During his 37-year Navy career, Rear Adm. George “Skip” Furlong, Naval Aviation Museum Foundation Board of Trustees member, flew 32 different aircraft, each with a different story and memory.

Furlong started his Navy career at just 17 years old in 1948. It only took him nine months to get his wings, and while pilots today usually train on two aircraft, Furlong flew six different aircraft within that short period.

“Planes are much safer now than they were back then,” Furlong said. “The accident rate back then was tremendous.”

In 1954 alone, the Navy and Marine Corps accident rate was 776 aircraft and 535 aviators, according to a 2011 article written by retired Vice Adm. Robert Dunn in The Naval War College Review.

In 2000, the number of major military accidents sat at 57, according to abcnews.go.com.

Pioneers like Furlong helped to make flying safer and to advance pilot safety training.

“If we weren’t involved in a mishap back then, we saw a lot of unusual things happen,” Furlong said. “Planes just weren’t as aerodynamically sound as they are today.”

“But now, kids are better qualified and more educated.”

Furlong was never in any accidents himself, but he seemed to always be around when they happened.

Furlong remembers an operational accident that happened when he and his fellow pilot, “Cheeks” Weeks, got orders to California as “replacement pilots.” As it turned out, the Pacific fleet squadron VA-156 had lost seven airplanes and five pilots due to operational accidents.

During one specific mission, three aircraft belonging to Furlong, Weeks and their fellow pilot John Parish, were being loaded onto the USS Lexington in San Diego. The crew had never seen an F-11 and the pilots had never seen a carrier.
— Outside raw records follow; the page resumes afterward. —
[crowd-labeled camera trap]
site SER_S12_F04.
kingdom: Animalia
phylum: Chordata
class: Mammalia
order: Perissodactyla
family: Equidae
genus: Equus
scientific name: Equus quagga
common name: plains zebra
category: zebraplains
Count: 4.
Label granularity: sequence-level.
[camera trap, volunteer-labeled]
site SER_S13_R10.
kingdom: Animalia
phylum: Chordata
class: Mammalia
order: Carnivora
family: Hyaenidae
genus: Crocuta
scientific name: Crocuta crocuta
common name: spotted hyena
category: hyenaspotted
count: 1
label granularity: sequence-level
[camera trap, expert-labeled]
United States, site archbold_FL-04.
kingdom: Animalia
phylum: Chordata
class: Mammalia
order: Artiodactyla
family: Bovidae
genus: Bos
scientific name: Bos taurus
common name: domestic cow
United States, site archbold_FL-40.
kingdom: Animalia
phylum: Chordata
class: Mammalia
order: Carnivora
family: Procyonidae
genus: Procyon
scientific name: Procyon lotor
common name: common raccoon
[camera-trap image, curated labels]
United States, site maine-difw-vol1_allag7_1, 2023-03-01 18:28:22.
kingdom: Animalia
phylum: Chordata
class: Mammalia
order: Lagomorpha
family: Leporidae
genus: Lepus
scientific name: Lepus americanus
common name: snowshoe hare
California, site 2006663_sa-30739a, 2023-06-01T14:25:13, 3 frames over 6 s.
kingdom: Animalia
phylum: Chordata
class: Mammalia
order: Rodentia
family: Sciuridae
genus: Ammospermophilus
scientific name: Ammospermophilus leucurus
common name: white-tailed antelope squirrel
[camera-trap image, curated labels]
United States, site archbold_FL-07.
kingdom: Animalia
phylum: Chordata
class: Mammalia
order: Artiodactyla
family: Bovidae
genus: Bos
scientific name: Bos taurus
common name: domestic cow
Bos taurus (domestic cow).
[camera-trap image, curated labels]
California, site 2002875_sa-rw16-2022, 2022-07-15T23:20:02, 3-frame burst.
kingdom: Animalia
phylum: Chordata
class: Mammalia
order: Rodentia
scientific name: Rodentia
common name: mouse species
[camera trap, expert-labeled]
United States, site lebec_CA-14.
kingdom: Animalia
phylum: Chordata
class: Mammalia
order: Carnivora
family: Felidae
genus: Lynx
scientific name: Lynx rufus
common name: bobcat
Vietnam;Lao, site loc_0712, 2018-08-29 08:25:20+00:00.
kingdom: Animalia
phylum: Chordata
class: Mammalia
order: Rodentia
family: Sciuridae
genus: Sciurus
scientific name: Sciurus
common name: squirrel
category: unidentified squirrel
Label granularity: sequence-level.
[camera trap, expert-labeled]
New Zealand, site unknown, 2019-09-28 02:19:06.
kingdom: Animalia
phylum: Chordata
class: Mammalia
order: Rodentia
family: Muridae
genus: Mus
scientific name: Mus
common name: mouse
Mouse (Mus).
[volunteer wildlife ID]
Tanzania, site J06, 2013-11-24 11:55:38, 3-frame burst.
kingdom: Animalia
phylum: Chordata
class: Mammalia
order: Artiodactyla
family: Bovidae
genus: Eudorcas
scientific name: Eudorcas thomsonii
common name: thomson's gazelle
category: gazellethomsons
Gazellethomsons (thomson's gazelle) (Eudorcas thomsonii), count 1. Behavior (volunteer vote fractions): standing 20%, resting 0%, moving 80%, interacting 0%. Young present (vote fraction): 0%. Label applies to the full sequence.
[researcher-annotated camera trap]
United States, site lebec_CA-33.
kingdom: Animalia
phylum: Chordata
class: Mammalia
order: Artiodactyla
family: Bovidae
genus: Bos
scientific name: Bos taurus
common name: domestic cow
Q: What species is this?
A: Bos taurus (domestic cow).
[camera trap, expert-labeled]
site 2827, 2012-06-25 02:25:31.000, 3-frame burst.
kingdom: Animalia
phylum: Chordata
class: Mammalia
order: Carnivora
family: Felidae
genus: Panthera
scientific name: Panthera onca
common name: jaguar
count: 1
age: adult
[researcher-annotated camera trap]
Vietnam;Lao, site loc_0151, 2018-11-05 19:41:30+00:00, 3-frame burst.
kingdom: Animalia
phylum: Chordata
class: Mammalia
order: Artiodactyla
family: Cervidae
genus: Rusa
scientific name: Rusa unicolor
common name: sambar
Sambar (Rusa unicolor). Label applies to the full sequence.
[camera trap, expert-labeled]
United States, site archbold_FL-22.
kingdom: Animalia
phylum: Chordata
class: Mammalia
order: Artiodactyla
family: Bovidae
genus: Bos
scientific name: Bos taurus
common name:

While out at sea the three pilots received their next assignment to the Taiwan Strait, so they were catapulted from the carrier and on their way back to Miramar in San Diego to prepare for their assignment.

Somehow, Parish’s plane caught fire and he had to eject.

Furlong remembers following the flaming aircraft and seeing a young mother below, holding her baby, faint as the aircraft grazed her picket fence and crashed into the nearby canyon below.

He also remembers how Weeks followed Parish and watched him float to earth, landing in the middle of a major highway, unscathed, due to the direction of a good Samaritan below who happened to be a parachute rigger driving down the highway in his convertible.

Furlong admitted he and his fellow pilots were young, green and didn’t have as much experience then as young pilots do now.

“Training is superb now,” he said. “When kids come out of flight school, they know what they’re doing. And simulation, something we didn’t have back then, plays a big part in it. It’s as close to the real thing as you can get.”